Workers Back AI 'Dividend' as Layoffs Hit Structural Pace

A Verasight survey of 1,690 U.S. adults, conducted in June, found that 69 percent of Americans support requiring AI companies to transfer half their stock to a public sovereign wealth fund — a redistribution proposal that sits at the center of Sen. Bernie Sanders's American AI Sovereign Wealth Fund Act. The surge in support comes as AI-attributed job cuts reached nearly 102,000 through mid-2026, according to data from Challenger, Gray & Christmas, the firm that tracks layoff announcements nationally.

The two data points arriving together are not coincidental. Tech accounted for nearly one-third of all announced U.S. layoffs in the first half of 2026, and industry analysts have increasingly moved away from calling the trend cyclical. John Challenger, CEO of Challenger, Gray & Christmas, said AI is "certainly making an impact as we speak in a way that no technology has before."
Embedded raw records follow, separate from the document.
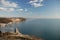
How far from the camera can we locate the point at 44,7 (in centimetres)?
164

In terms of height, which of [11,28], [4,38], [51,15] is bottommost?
[4,38]

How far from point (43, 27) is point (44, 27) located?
13mm

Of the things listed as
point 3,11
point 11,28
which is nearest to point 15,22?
point 11,28

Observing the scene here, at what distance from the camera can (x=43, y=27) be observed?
1.64 m

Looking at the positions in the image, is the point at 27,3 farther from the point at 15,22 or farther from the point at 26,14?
the point at 15,22

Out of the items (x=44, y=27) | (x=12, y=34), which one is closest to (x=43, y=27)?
(x=44, y=27)

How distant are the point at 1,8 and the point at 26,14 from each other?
1.07ft

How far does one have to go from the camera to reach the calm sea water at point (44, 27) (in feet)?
5.34

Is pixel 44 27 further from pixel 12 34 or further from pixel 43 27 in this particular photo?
pixel 12 34

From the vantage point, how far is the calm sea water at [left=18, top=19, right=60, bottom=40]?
163cm

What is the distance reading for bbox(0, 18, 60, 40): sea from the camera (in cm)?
163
Context: Structural, Not Cyclical

Reviewing the layoff trajectory, we see a pattern that distinguishes this moment from prior tech downturns. The tech and finance sectors combined have shed an average of 28,000 jobs per month in 2026, even as the broader labor market added over 113,000 positions monthly through May. The selective concentration of cuts — not an economy-wide contraction — points to displacement rather than a recession-style correction.

The Verasight findings reflect workers processing that reality. Benjamin Leff, Verasight's CEO, told The Next Web that "the public sees such funds as a way to route the gains of the AI industry back to society." That framing — productivity gains flowing to shareholders while workers absorb the disruption — is increasingly the lens through which workers view AI-linked layoffs.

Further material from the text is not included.